▶ Excerpt:
● ● ● ● ● ● ●

We use the data from the years 2018–2019, and compute the mean price per sqm for each output area. Given the data are not fully up-to-date, the results of our modelling are presented as a percent increase or decrease compared to the baseline value rather than in absolute terms.
3.2 Explanatory variables
We curated a set of explanatory variables, which describe the urban environment and can be changed in order to model the different scenarios. These variables are chosen to have predictive power for the four indicators, and can be categorised into several groups according to their source.
3.2.1 Group 1: ONS population estimates
The first group consists of only one variable, namely, population estimates. We use the population estimates by the Office for National Statistics (ONS) at the OA level for mid-2020. The other data used in the project generally reflect the period between 2018 and 2020, so this was chosen in order to describe the compatible point in time. The dataset (titled ‘SAPE23DT10d’) is retrieved from the ONS website. Since it is already reported at the Output Area level, it does not need to be processed further.

● ● ● ● ● ● ●

▶ Data shown:
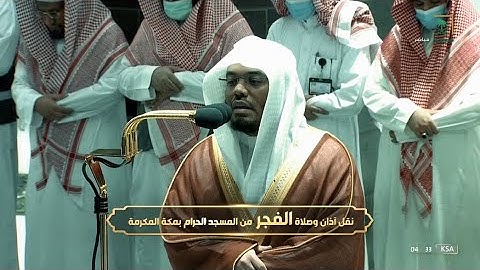 فجر الخميس 25 شوال 1443هـ للشيخ ياسر الدوسري | ما تيسر من سورة الكهف .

● ● ● ● ● ● ●

▶ Task item:
Write out the whole excerpt on explanatory variables again, word for word. The data above are a separate set of material from the excerpt on explanatory variables.

▶ Answer to this exercise:
We use the data from the years 2018–2019, and compute the mean price per sqm for each output area. Given the data are not fully up-to-date, the results of our modelling are presented as a percent increase or decrease compared to the baseline value rather than in absolute terms.
3.2 Explanatory variables
We curated a set of explanatory variables, which describe the urban environment and can be changed in order to model the different scenarios. These variables are chosen to have predictive power for the four indicators, and can be categorised into several groups according to their source.
3.2.1 Group 1: ONS population estimates
The first group consists of only one variable, namely, population estimates. We use the population estimates by the Office for National Statistics (ONS) at the OA level for mid-2020. The other data used in the project generally reflect the period between 2018 and 2020, so this was chosen in order to describe the compatible point in time. The dataset (titled ‘SAPE23DT10d’) is retrieved from the ONS website. Since it is already reported at the Output Area level, it does not need to be processed further.